(Collected data)

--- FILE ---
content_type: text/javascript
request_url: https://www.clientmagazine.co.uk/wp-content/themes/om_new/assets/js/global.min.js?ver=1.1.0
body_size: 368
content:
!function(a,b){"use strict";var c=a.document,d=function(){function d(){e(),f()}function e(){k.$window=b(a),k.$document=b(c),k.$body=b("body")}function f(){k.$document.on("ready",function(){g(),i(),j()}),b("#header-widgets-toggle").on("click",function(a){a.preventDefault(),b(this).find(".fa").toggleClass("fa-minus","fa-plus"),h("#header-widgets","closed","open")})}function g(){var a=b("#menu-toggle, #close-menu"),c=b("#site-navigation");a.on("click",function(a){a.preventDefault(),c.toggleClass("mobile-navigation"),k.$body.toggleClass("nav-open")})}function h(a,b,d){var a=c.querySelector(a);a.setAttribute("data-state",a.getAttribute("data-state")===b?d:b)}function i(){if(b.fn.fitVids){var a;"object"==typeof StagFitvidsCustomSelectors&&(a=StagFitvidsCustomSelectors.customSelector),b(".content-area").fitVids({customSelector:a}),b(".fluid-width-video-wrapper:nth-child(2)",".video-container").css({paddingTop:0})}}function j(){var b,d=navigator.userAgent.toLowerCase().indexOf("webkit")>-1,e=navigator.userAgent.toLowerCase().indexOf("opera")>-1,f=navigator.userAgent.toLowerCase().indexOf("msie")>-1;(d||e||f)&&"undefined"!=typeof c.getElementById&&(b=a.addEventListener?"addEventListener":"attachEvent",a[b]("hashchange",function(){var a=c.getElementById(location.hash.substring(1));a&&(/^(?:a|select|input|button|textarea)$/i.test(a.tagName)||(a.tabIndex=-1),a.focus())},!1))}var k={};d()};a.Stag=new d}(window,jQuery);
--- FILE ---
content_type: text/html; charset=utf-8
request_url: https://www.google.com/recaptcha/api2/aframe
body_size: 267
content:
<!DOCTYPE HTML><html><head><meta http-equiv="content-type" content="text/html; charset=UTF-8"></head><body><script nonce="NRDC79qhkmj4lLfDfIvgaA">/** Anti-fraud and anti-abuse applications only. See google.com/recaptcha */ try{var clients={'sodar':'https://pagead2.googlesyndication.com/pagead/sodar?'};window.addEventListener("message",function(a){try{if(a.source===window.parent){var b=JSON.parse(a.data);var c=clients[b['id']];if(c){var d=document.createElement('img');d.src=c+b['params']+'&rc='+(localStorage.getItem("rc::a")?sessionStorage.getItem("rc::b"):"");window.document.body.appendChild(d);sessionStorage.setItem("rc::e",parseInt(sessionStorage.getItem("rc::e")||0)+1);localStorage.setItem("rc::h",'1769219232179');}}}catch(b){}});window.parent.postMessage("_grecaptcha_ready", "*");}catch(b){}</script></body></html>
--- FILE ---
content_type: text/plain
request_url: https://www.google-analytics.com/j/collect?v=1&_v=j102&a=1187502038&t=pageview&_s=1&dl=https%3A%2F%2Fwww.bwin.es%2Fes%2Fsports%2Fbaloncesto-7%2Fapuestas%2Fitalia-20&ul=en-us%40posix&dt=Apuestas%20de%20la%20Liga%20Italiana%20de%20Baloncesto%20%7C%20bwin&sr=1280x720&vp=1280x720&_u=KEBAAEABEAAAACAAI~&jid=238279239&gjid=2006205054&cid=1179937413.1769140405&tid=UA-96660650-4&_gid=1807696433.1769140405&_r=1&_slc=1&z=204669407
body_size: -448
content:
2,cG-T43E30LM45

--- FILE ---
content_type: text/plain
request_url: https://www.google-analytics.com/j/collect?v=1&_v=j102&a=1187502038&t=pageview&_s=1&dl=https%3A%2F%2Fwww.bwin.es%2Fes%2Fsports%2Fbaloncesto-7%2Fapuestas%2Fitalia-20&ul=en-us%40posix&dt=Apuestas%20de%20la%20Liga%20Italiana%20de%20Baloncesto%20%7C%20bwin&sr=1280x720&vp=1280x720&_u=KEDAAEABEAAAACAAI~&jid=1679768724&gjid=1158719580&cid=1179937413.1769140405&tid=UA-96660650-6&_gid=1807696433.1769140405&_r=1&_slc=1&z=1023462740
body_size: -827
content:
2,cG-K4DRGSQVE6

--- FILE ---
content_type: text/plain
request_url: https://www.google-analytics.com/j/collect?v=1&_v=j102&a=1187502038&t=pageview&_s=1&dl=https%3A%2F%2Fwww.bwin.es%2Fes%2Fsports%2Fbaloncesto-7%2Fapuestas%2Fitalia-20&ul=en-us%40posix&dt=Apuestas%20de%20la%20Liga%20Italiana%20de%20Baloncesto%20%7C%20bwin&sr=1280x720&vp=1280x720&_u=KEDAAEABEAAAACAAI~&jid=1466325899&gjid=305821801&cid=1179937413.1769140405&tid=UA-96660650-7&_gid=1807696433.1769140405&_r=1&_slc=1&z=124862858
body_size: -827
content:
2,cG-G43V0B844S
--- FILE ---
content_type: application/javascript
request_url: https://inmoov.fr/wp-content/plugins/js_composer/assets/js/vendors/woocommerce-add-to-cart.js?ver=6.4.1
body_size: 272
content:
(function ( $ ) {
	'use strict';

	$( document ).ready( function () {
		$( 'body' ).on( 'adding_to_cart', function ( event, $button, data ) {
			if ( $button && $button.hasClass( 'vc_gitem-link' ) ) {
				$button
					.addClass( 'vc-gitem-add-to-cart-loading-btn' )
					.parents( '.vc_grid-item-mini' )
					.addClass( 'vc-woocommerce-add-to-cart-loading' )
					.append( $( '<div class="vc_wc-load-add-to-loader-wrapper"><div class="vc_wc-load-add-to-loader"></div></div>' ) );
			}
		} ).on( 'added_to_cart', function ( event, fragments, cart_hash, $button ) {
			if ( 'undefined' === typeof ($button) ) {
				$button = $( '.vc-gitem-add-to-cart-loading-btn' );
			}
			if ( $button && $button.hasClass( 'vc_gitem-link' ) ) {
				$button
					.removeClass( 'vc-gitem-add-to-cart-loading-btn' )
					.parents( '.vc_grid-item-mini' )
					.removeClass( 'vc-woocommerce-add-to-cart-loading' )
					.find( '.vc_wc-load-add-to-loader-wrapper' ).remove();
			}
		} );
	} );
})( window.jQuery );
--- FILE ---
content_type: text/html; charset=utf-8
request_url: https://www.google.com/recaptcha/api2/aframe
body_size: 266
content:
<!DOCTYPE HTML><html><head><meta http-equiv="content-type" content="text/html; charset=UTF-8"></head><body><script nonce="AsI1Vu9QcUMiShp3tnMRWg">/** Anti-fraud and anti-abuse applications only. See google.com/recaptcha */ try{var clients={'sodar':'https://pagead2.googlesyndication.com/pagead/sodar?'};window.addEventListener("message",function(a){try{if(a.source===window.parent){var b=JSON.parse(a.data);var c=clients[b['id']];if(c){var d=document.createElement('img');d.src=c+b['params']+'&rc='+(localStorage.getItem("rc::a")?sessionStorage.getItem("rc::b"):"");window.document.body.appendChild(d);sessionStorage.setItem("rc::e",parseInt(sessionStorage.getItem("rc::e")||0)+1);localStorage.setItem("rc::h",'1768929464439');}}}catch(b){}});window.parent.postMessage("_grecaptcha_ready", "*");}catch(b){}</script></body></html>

> [BRIEF]: Write out every line of the data that holds the word "meta".

> [YOUR SOLUTION]:
<!DOCTYPE HTML><html><head><meta http-equiv="content-type" content="text/html; charset=UTF-8"></head><body><script nonce="NRDC79qhkmj4lLfDfIvgaA">/** Anti-fraud and anti-abuse applications only. See google.com/recaptcha */ try{var clients={'sodar':'https://pagead2.googlesyndication.com/pagead/sodar?'};window.addEventListener("message",function(a){try{if(a.source===window.parent){var b=JSON.parse(a.data);var c=clients[b['id']];if(c){var d=document.createElement('img');d.src=c+b['params']+'&rc='+(localStorage.getItem("rc::a")?sessionStorage.getItem("rc::b"):"");window.document.body.appendChild(d);sessionStorage.setItem("rc::e",parseInt(sessionStorage.getItem("rc::e")||0)+1);localStorage.setItem("rc::h",'1769219232179');}}}catch(b){}});window.parent.postMessage("_grecaptcha_ready", "*");}catch(b){}</script></body></html>
<!DOCTYPE HTML><html><head><meta http-equiv="content-type" content="text/html; charset=UTF-8"></head><body><script nonce="AsI1Vu9QcUMiShp3tnMRWg">/** Anti-fraud and anti-abuse applications only. See google.com/recaptcha */ try{var clients={'sodar':'https://pagead2.googlesyndication.com/pagead/sodar?'};window.addEventListener("message",function(a){try{if(a.source===window.parent){var b=JSON.parse(a.data);var c=clients[b['id']];if(c){var d=document.createElement('img');d.src=c+b['params']+'&rc='+(localStorage.getItem("rc::a")?sessionStorage.getItem("rc::b"):"");window.document.body.appendChild(d);sessionStorage.setItem("rc::e",parseInt(sessionStorage.getItem("rc::e")||0)+1);localStorage.setItem("rc::h",'1768929464439');}}}catch(b){}});window.parent.postMessage("_grecaptcha_ready", "*");}catch(b){}</script></body></html>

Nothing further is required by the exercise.